> **EXCERPTED PASSAGE**
***
Portugal is far along the primrose path to economic bankruptcy, following in the steps of Greece and Ireland. While the Portuguese debt crisis is not nearly as acute as that of Greece and Ireland, it nonetheless serves as a warning to other European Union countries, as well as the United States, that profligate government spending has its price.

European Union states, especially Britain France and Germany are due to support an emergency bailout of Portugal to the tune of about $100 billion. While the Socialist government in Lisbon tried to stave off the bitter pill through a series of austerity plans, Prime Minister Jose Socrates’ government finally collapsed.

Now new elections have been called for June. Yet Lisbon’s looming cloud of debt has not disappeared, but become a foggy miasma on the River Tagus. No matter which party wins the elections, (hopefully it will be the market-oriented Social Democrats), the new parliament faces a deepening debt comprising 85 percent of GDP. (By comparison, U.S. debt is now slightly more than 100 percent of GDP!)

The new Lisbon government will confront the albatross of 11 percent unemployment and a falling GDP — an aftershock of the global economic downturn as well as a legacy of the current Socialist government.

Though a small country of 10.7 million people, the Portuguese state itself has historically played a powerful role in creating debt with its bloated bureaucracy and spending. While impressive free-market reforms and an export- oriented economy had been part of Portugal in the 1990s, the state sector remains stifling and burdensome.
***
[Saved entries]

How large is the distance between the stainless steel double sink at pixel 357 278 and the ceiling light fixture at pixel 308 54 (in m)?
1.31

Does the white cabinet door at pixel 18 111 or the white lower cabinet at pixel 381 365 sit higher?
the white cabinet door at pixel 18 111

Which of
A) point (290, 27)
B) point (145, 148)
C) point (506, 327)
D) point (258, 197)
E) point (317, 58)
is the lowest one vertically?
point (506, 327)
***
> **PROBLEM TO SOLVE**
Copy the part of the passage on Portugal's debt crisis starting at "European Union states, especially" and ending at "government finally collapsed.".

> **SOLUTION TO THIS PROBLEM**
European Union states, especially Britain France and Germany are due to support an emergency bailout of Portugal to the tune of about $100 billion. While the Socialist government in Lisbon tried to stave off the bitter pill through a series of austerity plans, Prime Minister Jose Socrates’ government finally collapsed.